** Supplied entries **
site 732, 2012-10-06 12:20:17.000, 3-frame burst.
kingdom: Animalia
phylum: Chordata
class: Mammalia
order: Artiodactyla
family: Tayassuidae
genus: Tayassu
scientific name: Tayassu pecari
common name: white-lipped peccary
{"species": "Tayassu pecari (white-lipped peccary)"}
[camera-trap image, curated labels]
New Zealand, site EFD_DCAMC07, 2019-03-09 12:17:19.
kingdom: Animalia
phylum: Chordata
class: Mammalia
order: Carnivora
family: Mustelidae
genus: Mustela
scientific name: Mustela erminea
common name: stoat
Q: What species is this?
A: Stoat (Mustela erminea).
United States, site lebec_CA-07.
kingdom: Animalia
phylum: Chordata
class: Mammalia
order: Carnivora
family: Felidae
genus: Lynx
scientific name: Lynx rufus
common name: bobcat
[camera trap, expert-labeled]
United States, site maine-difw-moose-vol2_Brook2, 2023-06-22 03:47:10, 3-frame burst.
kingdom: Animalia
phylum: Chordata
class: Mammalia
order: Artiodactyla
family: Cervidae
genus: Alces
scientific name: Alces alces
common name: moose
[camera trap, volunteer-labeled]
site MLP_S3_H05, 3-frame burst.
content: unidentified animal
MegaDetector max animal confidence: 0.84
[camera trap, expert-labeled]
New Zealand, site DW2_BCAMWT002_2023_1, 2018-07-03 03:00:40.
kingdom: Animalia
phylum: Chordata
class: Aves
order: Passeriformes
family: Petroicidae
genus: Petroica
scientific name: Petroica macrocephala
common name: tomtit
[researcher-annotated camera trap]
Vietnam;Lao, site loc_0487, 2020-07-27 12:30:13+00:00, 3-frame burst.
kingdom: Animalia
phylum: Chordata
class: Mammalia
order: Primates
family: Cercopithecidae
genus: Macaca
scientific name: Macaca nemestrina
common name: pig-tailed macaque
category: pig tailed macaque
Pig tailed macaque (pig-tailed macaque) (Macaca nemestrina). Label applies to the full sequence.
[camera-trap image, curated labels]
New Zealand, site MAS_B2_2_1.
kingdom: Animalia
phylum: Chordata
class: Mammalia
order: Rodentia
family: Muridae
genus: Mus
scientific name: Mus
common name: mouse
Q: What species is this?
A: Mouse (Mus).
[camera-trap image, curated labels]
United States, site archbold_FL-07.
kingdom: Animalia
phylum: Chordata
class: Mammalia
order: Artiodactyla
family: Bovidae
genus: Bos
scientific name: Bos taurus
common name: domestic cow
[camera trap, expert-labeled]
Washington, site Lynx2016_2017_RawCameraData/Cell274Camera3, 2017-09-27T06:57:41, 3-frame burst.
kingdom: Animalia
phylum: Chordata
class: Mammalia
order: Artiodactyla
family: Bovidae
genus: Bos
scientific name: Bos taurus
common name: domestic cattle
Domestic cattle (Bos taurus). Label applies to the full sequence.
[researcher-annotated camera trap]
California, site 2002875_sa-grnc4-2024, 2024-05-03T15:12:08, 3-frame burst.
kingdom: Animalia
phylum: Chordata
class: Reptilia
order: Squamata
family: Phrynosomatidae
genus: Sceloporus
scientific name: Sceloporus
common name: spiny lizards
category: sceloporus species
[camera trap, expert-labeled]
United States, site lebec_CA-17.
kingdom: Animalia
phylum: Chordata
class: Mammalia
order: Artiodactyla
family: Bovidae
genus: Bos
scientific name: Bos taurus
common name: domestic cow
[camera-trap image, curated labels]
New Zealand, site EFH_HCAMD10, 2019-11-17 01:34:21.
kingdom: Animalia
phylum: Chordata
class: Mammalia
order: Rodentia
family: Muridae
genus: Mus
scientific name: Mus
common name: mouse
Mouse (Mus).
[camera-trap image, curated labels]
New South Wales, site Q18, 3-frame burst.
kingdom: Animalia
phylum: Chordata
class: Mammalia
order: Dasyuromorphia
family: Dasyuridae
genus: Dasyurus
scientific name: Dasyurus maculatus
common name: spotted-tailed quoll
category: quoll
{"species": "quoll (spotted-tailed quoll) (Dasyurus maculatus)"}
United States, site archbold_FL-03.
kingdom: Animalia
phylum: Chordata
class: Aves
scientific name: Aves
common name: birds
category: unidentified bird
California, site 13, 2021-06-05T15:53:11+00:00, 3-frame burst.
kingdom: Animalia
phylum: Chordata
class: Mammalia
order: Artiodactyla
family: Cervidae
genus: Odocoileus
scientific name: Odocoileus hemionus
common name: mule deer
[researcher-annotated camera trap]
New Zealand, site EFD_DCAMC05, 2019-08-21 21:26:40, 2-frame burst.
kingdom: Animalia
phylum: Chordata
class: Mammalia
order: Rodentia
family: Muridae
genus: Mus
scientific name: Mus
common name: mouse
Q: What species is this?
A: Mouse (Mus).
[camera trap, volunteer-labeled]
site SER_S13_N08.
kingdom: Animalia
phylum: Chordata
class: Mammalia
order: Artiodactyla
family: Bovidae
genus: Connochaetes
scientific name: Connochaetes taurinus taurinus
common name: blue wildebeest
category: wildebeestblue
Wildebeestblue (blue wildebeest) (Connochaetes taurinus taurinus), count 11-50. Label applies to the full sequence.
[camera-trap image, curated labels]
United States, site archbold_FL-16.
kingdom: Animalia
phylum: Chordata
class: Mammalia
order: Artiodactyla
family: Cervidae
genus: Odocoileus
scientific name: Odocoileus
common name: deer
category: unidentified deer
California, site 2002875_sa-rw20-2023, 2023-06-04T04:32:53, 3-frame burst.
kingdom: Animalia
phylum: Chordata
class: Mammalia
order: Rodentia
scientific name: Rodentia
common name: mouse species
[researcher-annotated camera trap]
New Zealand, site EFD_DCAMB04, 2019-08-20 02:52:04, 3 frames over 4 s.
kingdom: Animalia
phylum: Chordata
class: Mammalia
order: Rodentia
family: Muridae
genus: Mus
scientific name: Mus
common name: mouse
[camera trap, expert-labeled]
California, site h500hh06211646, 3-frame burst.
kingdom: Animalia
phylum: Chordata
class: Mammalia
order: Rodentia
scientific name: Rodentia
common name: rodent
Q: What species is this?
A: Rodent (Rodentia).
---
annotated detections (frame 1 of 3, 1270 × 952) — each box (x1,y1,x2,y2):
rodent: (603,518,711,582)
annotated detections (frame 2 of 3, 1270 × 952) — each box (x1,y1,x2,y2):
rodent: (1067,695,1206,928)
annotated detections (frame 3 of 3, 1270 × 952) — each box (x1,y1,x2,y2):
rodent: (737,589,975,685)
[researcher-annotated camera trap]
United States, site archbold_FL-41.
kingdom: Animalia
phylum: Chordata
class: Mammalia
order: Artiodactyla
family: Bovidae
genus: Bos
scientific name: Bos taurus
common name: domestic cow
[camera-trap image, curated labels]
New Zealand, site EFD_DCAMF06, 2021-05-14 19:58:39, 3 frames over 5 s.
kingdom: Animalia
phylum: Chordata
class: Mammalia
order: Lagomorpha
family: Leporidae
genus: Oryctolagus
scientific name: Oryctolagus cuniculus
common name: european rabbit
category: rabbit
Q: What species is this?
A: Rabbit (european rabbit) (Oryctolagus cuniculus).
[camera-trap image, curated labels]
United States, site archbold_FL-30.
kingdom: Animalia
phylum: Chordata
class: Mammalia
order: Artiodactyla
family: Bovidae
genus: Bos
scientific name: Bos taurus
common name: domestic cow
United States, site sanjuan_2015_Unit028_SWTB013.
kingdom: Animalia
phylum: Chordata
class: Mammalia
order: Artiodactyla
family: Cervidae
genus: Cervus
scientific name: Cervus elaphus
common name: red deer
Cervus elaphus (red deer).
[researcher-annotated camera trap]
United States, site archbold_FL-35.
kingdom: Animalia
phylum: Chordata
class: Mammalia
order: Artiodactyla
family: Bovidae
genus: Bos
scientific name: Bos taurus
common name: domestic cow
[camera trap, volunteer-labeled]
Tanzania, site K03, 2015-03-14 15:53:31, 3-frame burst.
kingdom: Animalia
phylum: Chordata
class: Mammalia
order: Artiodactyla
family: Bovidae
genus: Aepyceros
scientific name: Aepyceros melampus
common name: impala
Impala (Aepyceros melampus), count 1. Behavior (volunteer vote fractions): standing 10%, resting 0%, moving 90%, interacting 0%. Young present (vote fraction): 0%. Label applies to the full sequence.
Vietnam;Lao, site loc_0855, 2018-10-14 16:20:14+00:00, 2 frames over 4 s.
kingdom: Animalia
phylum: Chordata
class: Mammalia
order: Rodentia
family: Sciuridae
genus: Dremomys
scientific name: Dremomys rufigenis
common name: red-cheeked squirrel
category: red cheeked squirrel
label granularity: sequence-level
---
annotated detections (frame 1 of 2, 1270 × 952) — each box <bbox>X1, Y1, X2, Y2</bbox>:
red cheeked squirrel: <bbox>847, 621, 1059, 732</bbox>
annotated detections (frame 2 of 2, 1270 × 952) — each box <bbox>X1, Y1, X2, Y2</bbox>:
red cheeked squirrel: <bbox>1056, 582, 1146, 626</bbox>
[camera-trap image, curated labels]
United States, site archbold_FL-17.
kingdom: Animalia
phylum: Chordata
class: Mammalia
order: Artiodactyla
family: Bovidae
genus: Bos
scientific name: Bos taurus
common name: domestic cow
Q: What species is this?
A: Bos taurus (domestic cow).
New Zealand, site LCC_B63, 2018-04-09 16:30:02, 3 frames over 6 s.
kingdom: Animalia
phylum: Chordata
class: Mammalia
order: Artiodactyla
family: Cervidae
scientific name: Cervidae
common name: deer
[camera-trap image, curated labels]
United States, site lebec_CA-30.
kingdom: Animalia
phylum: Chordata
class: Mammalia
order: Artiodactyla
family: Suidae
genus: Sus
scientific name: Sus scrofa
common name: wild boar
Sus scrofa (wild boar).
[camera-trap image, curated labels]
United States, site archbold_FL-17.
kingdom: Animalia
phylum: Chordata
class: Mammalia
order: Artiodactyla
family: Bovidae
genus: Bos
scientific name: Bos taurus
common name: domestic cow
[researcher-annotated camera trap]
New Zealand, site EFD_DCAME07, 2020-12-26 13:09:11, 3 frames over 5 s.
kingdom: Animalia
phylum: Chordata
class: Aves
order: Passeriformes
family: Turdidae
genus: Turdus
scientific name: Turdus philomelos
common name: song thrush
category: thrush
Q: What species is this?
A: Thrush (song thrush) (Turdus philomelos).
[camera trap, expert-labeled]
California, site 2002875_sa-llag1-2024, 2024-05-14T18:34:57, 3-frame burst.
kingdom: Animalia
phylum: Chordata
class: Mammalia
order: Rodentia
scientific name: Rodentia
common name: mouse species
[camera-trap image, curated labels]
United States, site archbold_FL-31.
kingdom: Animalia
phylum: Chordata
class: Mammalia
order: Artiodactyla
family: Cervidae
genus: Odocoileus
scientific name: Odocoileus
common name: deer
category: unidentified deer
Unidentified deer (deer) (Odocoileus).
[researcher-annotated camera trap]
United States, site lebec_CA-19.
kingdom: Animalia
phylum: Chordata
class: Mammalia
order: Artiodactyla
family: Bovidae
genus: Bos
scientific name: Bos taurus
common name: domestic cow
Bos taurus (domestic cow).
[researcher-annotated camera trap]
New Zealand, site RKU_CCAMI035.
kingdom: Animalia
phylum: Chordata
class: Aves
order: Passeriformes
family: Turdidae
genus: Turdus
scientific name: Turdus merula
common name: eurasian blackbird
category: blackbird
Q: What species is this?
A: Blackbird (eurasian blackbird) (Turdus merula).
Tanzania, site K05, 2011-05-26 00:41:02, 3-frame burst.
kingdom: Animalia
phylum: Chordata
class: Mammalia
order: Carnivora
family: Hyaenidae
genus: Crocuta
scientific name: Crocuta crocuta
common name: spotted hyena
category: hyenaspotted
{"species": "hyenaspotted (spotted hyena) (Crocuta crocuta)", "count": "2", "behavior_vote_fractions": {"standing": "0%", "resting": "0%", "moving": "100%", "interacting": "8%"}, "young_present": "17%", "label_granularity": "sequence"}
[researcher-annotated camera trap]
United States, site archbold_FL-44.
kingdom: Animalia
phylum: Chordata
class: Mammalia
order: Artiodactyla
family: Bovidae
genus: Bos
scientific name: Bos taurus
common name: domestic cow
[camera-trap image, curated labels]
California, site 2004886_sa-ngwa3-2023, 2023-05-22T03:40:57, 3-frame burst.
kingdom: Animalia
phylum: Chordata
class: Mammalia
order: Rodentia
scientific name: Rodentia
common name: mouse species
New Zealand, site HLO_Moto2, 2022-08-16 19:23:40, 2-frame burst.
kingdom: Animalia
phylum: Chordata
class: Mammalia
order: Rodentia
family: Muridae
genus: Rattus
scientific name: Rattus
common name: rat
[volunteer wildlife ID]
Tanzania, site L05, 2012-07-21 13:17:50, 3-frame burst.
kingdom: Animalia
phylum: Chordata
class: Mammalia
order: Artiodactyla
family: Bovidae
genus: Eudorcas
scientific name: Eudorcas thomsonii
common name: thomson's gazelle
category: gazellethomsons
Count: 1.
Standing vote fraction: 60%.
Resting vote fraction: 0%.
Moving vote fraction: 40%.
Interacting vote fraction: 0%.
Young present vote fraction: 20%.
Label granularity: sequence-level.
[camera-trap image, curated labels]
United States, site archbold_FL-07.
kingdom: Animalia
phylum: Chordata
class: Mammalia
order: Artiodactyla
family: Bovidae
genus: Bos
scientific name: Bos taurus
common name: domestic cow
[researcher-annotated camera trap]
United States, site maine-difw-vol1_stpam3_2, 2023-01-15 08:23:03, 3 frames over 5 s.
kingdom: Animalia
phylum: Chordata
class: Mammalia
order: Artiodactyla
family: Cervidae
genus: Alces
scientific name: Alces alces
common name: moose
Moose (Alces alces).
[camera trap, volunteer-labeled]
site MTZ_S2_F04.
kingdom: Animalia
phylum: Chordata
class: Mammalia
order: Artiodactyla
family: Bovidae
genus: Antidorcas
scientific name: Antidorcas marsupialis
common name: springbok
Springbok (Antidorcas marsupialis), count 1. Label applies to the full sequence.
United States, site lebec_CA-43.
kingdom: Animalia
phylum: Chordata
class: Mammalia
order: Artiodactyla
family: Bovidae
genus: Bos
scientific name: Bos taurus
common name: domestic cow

** Exercise description **
Count how many lines of the entries contain the word "California"; only the number should appear in the reply.

** Output for this exercise **
6